Joy Division, beauté froide et tourments éternels
Manchester, 1976. Entre les usines qui crachent leur grisaille et la fureur punk qui explose, quatre jeunes gars montent un groupe. Ils s’appellent Warsaw d’abord, puis prennent un nom plus ambigu, plus marquant : Joy Division. Un nom qui claque et qui dérange, inspiré des bordels de l’Allemagne nazie où les prisonnières étaient réduites en esclavage sexuel. Déjà, la marque d’un groupe qui veut mettre l’histoire et la douleur en musique.
Si la new wave a souvent rimé avec futilité, Joy Division y a injecté l’abîme et la sincérité. Le groupe mené par Ian Curtis et soutenu par Bernard Sumner, Peter Hook et Stephen Morris n’a sorti que deux albums avant que Curtis ne se donne la mort en mai 1980. Deux albums qui auront suffi à redéfinir la musique moderne.
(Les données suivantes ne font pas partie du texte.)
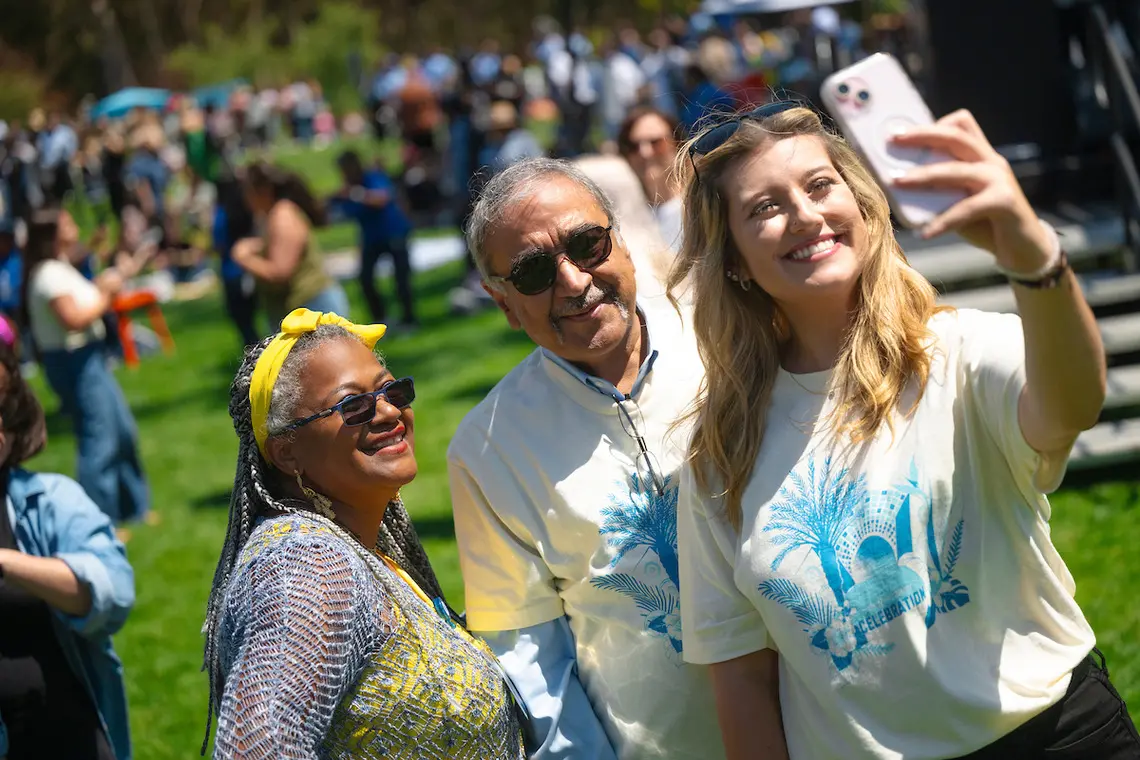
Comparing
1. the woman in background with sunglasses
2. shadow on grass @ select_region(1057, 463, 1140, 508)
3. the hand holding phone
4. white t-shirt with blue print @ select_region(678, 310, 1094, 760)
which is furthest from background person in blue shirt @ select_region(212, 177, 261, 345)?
the hand holding phone

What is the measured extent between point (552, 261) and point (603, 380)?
0.29 metres

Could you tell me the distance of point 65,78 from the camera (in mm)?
53156

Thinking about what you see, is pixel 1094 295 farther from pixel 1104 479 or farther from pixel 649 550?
pixel 649 550

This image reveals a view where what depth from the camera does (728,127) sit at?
7.61 feet

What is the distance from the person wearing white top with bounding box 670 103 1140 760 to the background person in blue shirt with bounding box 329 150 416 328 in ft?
36.3

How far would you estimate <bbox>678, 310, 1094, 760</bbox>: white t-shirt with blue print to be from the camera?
82.7 inches

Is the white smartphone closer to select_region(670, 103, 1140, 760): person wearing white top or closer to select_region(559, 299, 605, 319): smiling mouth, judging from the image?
select_region(670, 103, 1140, 760): person wearing white top

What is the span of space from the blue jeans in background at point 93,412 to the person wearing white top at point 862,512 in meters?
6.56

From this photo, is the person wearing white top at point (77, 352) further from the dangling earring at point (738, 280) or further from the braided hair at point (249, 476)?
the dangling earring at point (738, 280)

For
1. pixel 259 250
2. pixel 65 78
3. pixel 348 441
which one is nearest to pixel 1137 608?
pixel 348 441

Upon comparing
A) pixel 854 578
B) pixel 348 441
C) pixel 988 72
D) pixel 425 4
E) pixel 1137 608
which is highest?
pixel 348 441

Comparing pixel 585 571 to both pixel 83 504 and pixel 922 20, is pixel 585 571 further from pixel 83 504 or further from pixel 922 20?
pixel 922 20

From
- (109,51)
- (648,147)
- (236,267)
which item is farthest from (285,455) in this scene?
(109,51)

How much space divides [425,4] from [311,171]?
1201 inches
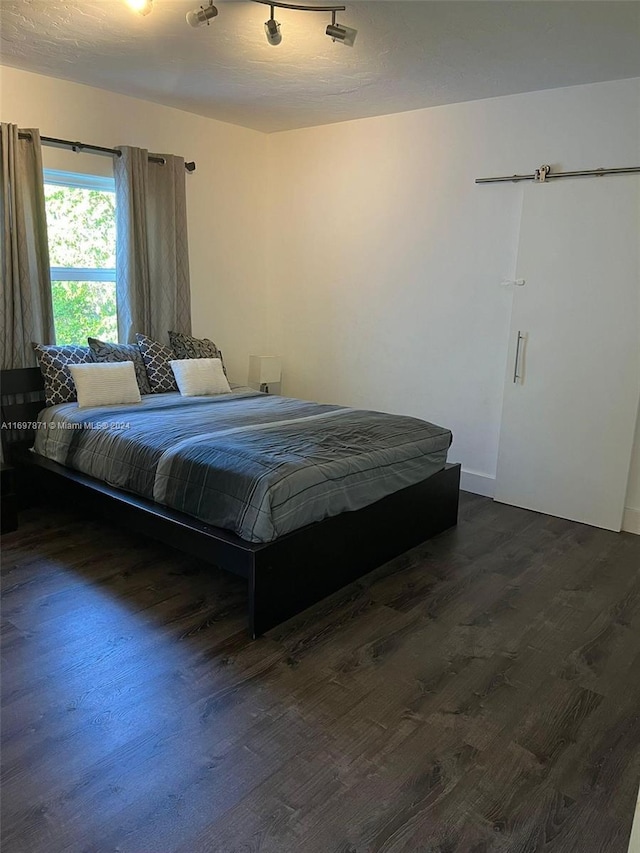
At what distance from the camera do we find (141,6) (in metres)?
2.54

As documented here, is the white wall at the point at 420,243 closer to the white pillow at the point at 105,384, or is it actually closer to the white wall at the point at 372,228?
the white wall at the point at 372,228

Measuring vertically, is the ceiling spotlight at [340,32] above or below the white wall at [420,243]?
above

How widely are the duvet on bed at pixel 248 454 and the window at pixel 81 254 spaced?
837 mm

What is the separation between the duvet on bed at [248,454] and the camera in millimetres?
2541

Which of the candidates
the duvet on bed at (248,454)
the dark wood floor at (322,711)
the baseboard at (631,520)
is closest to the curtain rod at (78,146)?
the duvet on bed at (248,454)

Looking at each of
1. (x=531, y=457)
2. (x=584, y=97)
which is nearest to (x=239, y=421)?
(x=531, y=457)

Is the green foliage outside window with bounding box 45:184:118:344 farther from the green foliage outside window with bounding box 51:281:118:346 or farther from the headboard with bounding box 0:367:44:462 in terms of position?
the headboard with bounding box 0:367:44:462

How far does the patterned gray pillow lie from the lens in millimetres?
3979

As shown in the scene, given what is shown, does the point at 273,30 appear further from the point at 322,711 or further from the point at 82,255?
the point at 322,711

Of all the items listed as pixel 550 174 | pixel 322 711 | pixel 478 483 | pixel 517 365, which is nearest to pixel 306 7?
pixel 550 174

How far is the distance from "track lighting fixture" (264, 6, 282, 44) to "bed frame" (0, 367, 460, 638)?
7.16ft

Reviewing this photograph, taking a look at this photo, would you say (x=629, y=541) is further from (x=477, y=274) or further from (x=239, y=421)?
(x=239, y=421)

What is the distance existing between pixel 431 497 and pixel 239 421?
1170 mm

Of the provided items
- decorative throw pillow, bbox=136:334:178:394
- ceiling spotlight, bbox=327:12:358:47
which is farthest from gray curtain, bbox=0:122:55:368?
ceiling spotlight, bbox=327:12:358:47
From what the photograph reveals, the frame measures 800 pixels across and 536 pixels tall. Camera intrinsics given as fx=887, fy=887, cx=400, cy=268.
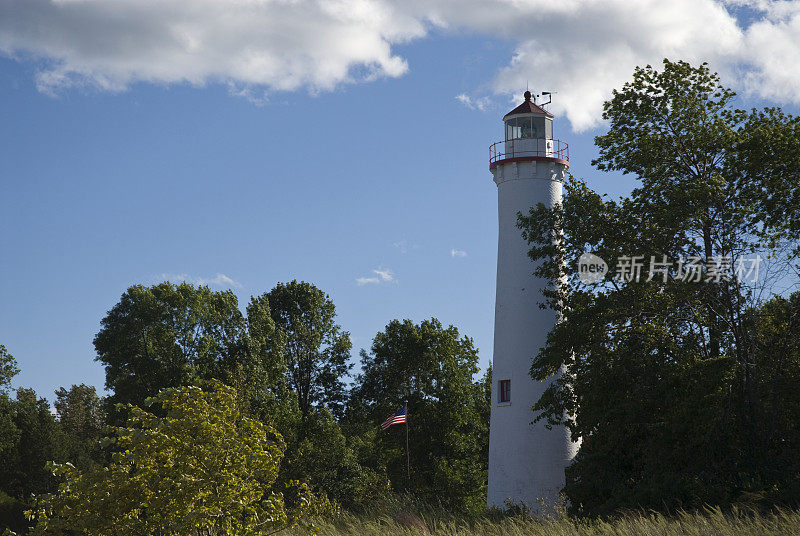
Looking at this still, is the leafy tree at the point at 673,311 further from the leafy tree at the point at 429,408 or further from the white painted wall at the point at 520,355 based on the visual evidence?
the leafy tree at the point at 429,408

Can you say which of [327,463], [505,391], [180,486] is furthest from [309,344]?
[180,486]

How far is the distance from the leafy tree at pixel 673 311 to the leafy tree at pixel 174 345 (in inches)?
808

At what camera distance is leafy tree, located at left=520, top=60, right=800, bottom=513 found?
21969 millimetres

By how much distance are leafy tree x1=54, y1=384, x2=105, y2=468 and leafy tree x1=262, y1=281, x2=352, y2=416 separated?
11057 millimetres

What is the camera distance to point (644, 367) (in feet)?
79.6

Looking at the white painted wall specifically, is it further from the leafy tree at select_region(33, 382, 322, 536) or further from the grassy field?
the leafy tree at select_region(33, 382, 322, 536)

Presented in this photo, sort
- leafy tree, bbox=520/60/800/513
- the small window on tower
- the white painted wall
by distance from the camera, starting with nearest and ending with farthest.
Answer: leafy tree, bbox=520/60/800/513 → the white painted wall → the small window on tower

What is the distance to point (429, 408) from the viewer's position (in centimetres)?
4562

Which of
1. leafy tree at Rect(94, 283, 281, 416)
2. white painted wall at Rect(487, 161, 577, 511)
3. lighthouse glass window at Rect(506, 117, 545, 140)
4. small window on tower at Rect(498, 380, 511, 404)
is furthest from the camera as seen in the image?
leafy tree at Rect(94, 283, 281, 416)

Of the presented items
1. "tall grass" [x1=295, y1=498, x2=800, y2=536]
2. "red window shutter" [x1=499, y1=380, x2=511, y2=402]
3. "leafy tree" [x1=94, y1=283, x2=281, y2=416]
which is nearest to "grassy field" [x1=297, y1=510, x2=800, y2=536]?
"tall grass" [x1=295, y1=498, x2=800, y2=536]

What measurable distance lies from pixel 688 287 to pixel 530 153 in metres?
11.7

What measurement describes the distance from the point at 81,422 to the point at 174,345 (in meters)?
32.1

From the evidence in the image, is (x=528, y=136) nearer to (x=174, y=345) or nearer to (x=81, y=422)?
(x=174, y=345)

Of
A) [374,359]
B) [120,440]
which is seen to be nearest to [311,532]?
[120,440]
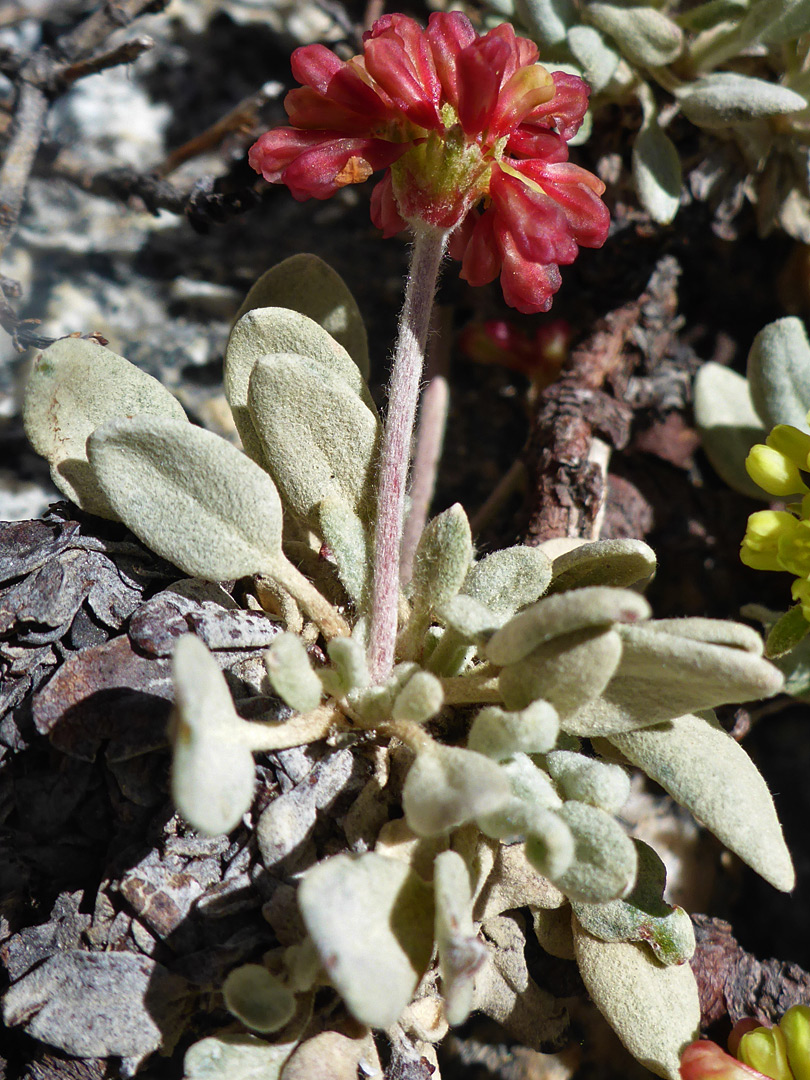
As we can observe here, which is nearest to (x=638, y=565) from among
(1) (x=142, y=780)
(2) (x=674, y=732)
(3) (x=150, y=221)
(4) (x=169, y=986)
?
(2) (x=674, y=732)

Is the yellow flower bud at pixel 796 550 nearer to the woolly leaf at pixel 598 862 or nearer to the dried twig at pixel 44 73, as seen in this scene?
the woolly leaf at pixel 598 862

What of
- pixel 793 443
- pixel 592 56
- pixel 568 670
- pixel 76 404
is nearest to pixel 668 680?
pixel 568 670

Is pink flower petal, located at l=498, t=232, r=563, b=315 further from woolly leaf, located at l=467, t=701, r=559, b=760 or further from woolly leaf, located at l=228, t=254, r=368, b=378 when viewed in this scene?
woolly leaf, located at l=467, t=701, r=559, b=760

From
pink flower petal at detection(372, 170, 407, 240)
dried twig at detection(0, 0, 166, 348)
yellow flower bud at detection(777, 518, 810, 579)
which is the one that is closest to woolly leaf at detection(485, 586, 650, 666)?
yellow flower bud at detection(777, 518, 810, 579)

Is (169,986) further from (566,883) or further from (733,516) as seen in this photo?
(733,516)

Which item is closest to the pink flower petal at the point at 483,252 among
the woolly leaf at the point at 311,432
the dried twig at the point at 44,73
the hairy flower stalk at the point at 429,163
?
the hairy flower stalk at the point at 429,163
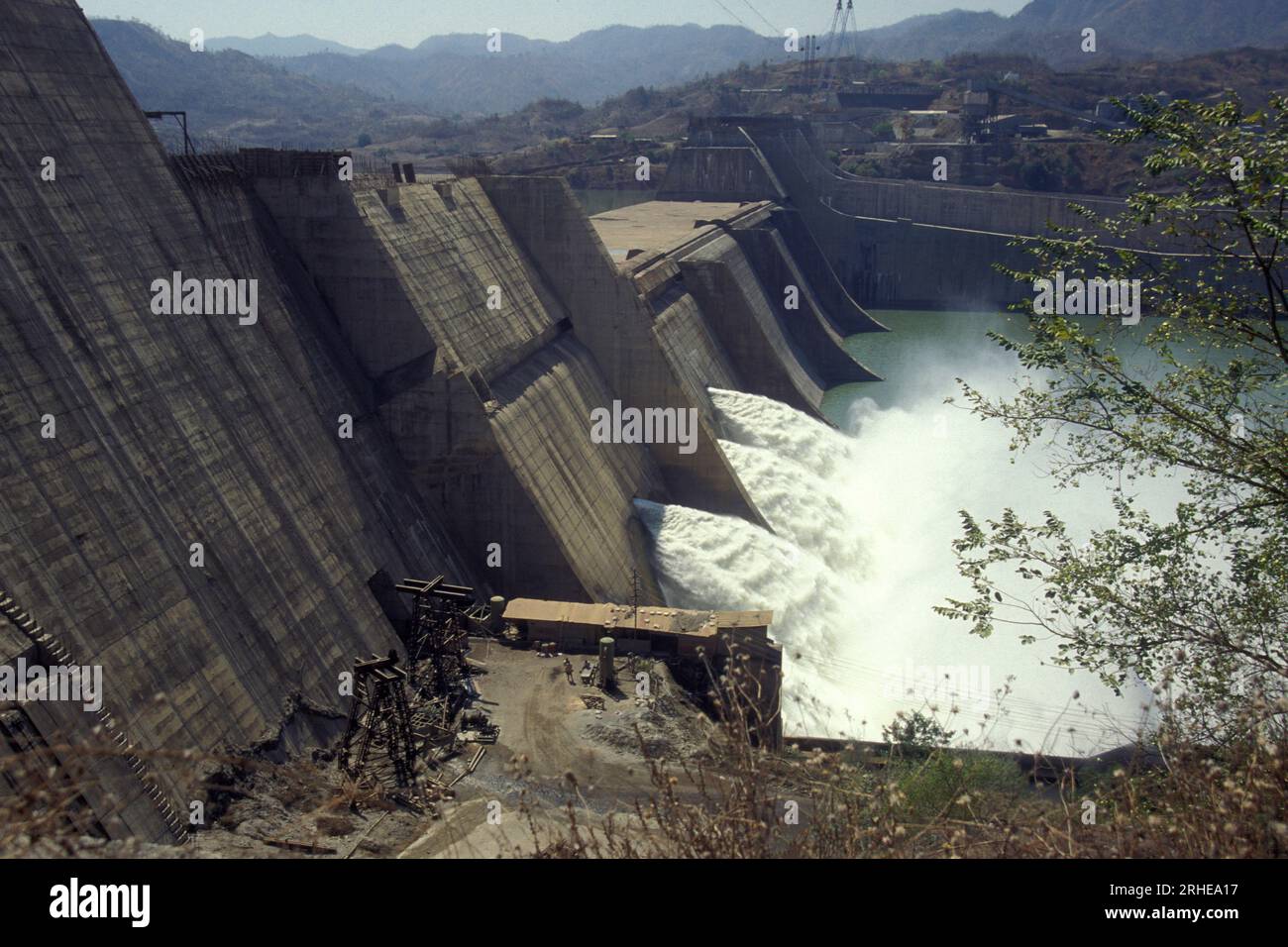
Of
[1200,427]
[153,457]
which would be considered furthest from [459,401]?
[1200,427]

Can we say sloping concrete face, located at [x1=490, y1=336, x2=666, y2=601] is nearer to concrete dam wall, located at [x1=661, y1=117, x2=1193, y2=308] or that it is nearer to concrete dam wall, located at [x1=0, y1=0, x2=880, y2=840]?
concrete dam wall, located at [x1=0, y1=0, x2=880, y2=840]

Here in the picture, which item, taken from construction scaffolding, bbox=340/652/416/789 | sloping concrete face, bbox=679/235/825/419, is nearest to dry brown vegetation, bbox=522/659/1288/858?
construction scaffolding, bbox=340/652/416/789

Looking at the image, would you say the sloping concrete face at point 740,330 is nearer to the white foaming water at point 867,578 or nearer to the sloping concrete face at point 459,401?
the white foaming water at point 867,578

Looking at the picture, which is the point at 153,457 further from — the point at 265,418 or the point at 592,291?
the point at 592,291

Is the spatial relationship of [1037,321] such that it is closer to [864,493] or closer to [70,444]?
[70,444]

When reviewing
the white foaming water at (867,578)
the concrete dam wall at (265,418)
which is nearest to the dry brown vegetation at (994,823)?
the concrete dam wall at (265,418)
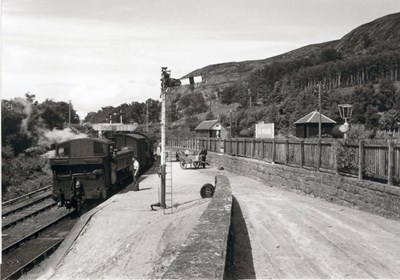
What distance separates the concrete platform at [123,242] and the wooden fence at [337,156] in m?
4.35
“Unknown Pleasures” (1979) : les ténèbres organisées
Si la new wave a souvent rimé avec futilité, Joy Division y a injecté l’abîme et la sincérité. Le groupe mené par Ian Curtis et soutenu par Bernard Sumner, Peter Hook et Stephen Morris n’a sorti que deux albums avant que Curtis ne se donne la mort en mai 1980. Deux albums qui auront suffi à redéfinir la musique moderne. Sorti sur le label Factory Records, ce premier album est produit par Martin Hannett, génie parano dont les textures sonores donnent au groupe sa signature glaciale. Unknown Pleasures ne ressemble à rien d’autre à l’époque. Pas de punk ici, mais une tension sourde, un post-punk minimaliste et spectral. La basse de Peter Hook serpente en contrepoint, les guitares de Sumner crissent, et la batterie métronomique de Morris martèle une angoisse clinique. Ian Curtis, voix caverneuse et diction de crooner, chante la désolation, le désir et l’effondrement. “Disorder”, “She’s Lost Control”, “Shadowplay”, autant de morceaux qui transforment le mal-être en hymnes. Quant à la pochette mythique – ces ondes pulsar – elle devient l’un des visuels les plus iconiques du rock.

“Closer” (1980) : élégie funèbre
Si “Unknown Pleasures” ouvrait la brèche, “Closer” est l’ultime plongée dans la tragédie. Ian Curtis est épuisé, piégé entre son mariage en ruine et son amour impossible pour une autre femme. Son épilepsie empire, ses crises se multiplient sur scène. La musique, elle, devient encore plus glaciale, plus funèbre. “Atrocement beau”, c’est ainsi que l’album est souvent décrit. “Isolation”, “Heart and Soul”, “Decades”, autant de titres où Joy Division prend une dimension quasi religieuse. Les synthés s’invitent, annonçant déjà la métamorphose future du groupe en New Order. Le 18 mai 1980, à la veille de la première tournée américaine du groupe, Ian Curtis se pend dans sa cuisine. Il laisse derrière lui une légende inachevée.
Héritage et postérité
Joy Division n’aura eu qu’une brève existence, mais son impact est colossal. The Cure, Interpol, Editors, The National, tous doivent quelque chose à Curtis et sa bande. Les survivants forment New Order, qui troque les ténèbres contre une musique plus électronique et hédoniste, mais qui portera toujours l’ombre du fantôme de Joy Division. Quarante ans après, “Unknown Pleasures” et “Closer” sont des albums incontournables, de ceux qui hantent à jamais. Joy Division, c’était la beauté du désespoir. Et ça, ça ne vieillit jamais.